§ **STUDY TEXT**:
########

Scottish and Welsh income tax rates

Although Scotland and Wales have their own devolved tax authorities (Revenue Scotland and the Welsh Revenue Authority), the operation and collection of the devolved elements of income tax on the non-savings non-dividend income of Scottish and Welsh individual taxpayers, and accounting for the correct amounts transferrable to devolved governments out of the UK Consolidated Fund, is the responsibility of HMRC. HMRC have published their latest reports on how this is working.  A key responsibility is identifying whether an individual is a Scottish or Welsh taxpayer and, in particular, whether they therefore get an ‘S’ or ‘C’ in their PAYE code.  Third party data exercises indicate that HMRC’s identification of Scottish and Welsh taxpayers is correct in at least 98% of cases. 

BEPS MLI: Seychelles deposits instrument of ratification; Iceland update

The Seychelles deposited its instrument of ratification for the Multilateral Convention to Implement Tax Treaty Related Measures to Prevent Base Erosion and Profit Shifting (the BEPS multilateral convention or BEPS MLI) with the OECD on 14 December 2021. Its list of reservations and notifications is here.

Iceland has deposited a new notification, also on 14 December 2021. Iceland’s new notification is here.

########

§ **DATA FOR REVIEW**:
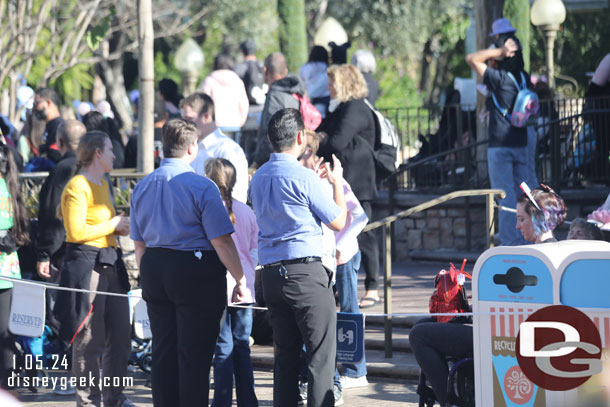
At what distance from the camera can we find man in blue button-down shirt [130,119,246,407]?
6.11 meters

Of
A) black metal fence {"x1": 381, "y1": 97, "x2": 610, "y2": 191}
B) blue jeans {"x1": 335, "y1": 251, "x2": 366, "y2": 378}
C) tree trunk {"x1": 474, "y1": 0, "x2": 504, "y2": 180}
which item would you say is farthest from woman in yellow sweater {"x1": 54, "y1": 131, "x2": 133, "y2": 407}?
tree trunk {"x1": 474, "y1": 0, "x2": 504, "y2": 180}

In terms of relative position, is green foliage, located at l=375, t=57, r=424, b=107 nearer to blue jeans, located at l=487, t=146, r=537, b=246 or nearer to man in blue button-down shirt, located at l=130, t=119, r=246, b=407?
blue jeans, located at l=487, t=146, r=537, b=246

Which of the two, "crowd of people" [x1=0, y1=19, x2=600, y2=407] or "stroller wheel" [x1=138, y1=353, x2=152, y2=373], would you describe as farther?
"stroller wheel" [x1=138, y1=353, x2=152, y2=373]

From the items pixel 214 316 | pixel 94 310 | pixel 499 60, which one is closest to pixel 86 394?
pixel 94 310

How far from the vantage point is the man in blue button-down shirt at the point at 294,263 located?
6.06 m

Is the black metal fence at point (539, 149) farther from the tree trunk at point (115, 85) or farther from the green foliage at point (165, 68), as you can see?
the green foliage at point (165, 68)

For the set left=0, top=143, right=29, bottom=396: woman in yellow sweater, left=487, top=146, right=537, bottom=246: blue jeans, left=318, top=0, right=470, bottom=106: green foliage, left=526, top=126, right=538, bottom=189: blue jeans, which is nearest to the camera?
left=0, top=143, right=29, bottom=396: woman in yellow sweater

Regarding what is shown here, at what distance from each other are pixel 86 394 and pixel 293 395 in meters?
1.75

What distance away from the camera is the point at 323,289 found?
6117 millimetres

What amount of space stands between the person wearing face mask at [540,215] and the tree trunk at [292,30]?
16.6 m

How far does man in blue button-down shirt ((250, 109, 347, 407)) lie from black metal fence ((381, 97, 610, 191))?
4.54 m

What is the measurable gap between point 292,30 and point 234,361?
1648 cm

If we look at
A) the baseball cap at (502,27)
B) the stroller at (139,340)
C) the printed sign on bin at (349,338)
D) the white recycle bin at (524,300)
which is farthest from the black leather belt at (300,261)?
the baseball cap at (502,27)

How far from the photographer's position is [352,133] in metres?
8.66
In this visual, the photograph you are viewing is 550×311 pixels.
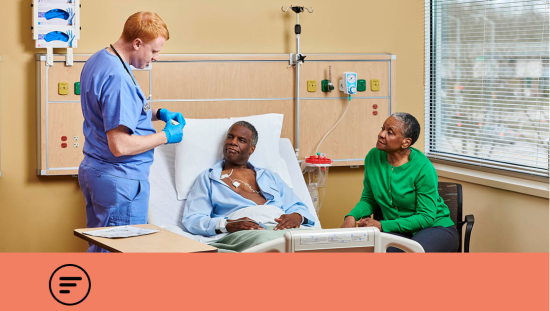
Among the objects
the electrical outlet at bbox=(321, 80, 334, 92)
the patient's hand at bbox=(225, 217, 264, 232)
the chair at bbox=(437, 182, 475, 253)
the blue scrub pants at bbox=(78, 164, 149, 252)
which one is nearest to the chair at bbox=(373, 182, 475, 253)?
the chair at bbox=(437, 182, 475, 253)

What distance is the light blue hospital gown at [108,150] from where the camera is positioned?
6.14 ft

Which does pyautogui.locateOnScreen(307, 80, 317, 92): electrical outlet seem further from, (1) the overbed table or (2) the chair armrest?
(1) the overbed table

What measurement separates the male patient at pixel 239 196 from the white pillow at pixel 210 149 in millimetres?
113

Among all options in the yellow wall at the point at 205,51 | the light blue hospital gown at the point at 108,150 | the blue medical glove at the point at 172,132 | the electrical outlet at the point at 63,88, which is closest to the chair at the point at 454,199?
the yellow wall at the point at 205,51

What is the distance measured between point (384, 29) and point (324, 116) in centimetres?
75

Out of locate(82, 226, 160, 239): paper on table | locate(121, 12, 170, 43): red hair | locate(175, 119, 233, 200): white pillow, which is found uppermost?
locate(121, 12, 170, 43): red hair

########

§ **EXERCISE INSTRUCTIONS**:
1. For each statement, say whether it agrees with the tax news text, giving yes or no with the deciding words of the text quoted exactly: (a) HMRC is responsible for the operation and collection of the devolved elements of income tax for Scottish and Welsh taxpayers; (b) HMRC identifies Scottish and Welsh taxpayers correctly in fewer than 95% of cases; (c) the Seychelles deposited its instrument of ratification with the OECD on 14 December 2021.
2. Proceed with the tax news text, starting right after its final sentence.
The items are separate material, unrelated to the tax news text.

§ **ANSWERS**:
1.
(a) Yes: "is the responsibility of HMRC"
(b) No: "correct in at least 98% of cases"
(c) Yes: "with the OECD on 14 December 2021"

2.
There is a full list of signatories and their positions as at 14 December 2021 here.

Imports from Ireland, from 1 January 2022

The first phase of new customs controls for imports from the EU will be implemented on 1 January 2022. Implementation for goods moving from Ireland to Great Britain is complicated by the need to ensure unfettered access for goods from Northern Ireland, and because negotiations on the Northern Ireland Protocol will not be definitively completed by 1 January. Given this uncertainty and complexity, Lord Frost (Minister of State in the Cabinet Office) has announced in a Written Ministerial Statement (HLWS473) that ‘goods moving from the island of Ireland directly to Great Britain will continue to do so on the basis of the arrangements that apply currently, until further notice; and will not, for now, be affected by the changes being introduced on 1 January for all other inbound goods.’  This change will be legislated for before 1 January 2022, and the Border Operating Model has been updated accordingly. It means that importers of non-controlled goods from Ireland to Great Britain, or from Northern Ireland to Great Britain via Ireland, can continue to delay making their customs declarations for up to 175 days if they make an entry in declarant's records at the time of import.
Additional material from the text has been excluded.